Hi. I´m glad to fing that forum to see so many people have similar troubles. Many of you (your spouses) are kind of middle-aged though... My fat husband is only 30 years old (I´m 25).
We got married a year ago after 5 years of dating. He wasn't slim when I met him - he was a little overwieght (210 lbs/5'7)  but very sporty and muscular and actually very hot. He performed martial arts and was a karate trainer. In the beginning, he was quite concerned about his little chubby belly and wanted to lose weight... But through the years, he became lazier and lazier and the pounds piled up. We had a few talks about the weight before the marriage as I became more interested in running, rock climbing and sports generally, and he agreed we would cook more healthy foods etc. And for a few months, at least he didn't gain more.

(Records of scene-based questions)
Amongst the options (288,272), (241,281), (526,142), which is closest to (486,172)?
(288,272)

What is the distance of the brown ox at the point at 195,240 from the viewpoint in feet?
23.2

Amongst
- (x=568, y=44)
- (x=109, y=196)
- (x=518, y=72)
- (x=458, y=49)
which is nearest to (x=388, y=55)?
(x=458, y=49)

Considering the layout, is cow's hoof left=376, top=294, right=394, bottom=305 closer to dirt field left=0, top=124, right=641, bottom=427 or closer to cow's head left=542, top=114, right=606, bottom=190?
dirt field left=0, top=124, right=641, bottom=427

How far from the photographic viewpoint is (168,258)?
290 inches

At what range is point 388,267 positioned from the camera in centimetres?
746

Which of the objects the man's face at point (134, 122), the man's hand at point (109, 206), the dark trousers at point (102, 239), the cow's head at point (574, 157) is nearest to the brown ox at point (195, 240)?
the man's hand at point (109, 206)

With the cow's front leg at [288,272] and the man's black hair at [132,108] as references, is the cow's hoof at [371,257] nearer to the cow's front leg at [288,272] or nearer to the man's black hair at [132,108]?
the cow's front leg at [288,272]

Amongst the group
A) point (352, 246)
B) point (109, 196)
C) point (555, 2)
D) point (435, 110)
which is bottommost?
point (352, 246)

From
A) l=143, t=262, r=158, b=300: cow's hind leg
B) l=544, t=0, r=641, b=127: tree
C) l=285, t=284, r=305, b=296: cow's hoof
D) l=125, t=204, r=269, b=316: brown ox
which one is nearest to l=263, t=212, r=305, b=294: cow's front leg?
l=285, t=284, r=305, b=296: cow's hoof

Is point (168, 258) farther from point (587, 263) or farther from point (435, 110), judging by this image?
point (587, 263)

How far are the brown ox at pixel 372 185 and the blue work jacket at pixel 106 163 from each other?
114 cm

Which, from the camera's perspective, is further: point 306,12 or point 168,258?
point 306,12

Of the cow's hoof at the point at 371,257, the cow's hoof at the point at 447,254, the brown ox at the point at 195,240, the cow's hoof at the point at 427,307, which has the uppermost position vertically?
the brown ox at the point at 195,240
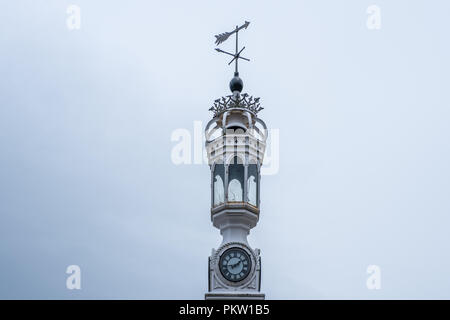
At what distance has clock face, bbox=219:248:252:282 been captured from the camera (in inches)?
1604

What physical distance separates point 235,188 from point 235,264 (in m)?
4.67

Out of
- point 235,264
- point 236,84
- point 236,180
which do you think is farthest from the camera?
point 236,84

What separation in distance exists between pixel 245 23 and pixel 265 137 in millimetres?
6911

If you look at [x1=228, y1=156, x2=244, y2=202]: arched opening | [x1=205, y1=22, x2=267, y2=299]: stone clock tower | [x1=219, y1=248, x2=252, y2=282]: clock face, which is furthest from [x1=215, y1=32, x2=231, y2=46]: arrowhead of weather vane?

Exercise tasks.
1) Summarize the forum post about the husband's weight in two sentences.
2) According to the forum post about the husband's weight, how long did the couple date before they married?
3) Write a continuation of the forum post about the husband's weight, picking up after its last sentence.

Task responses.
1) The writer, who is 25, married a 30-year-old husband a year ago after five years of dating; when they met, he was a little overweight but sporty and muscular, practiced martial arts and worked as a karate trainer. Over the years he grew lazier and gained weight, and after talks before the marriage he agreed they would cook healthier food, which kept him from gaining more for a few months.

2) Five years.

3)
But for a past few months, he really let himself go and started to gain a lot. I think he's heading to 300 now. He only comes home from work, eats everything he find and lies on a couch. Even a five-minutes walk with our dogs is a problem. I'd try any kind of activity to make him move, but he's not interested. Or he tries once and never again. Of course sports are exhausting for him now with all the extra pounds... Running is boring for him, swimming can cause hearing troubles, walks take too much time, he can't climb - feeling dizzy in heights, for karate trainings he's always late from work, gym is only for fitness maniacs etc etc etc. We bought a border collie puppy few weeks ago - never helps with it, I'm doing everything on my own. And he's being rude at me to bother him - he just wants to relax, not to participate in my "crazy" activities. When we talked about the weight, it hurt him a lot - he said I don't love him the way he is and felt depressed for weeks.
AND - he still loves me very much and wants to have a child. But I'm thinking - can I stay for the next 30, 40 years? SHOULD I stay? Is there any hope for change or is it only going to get worse?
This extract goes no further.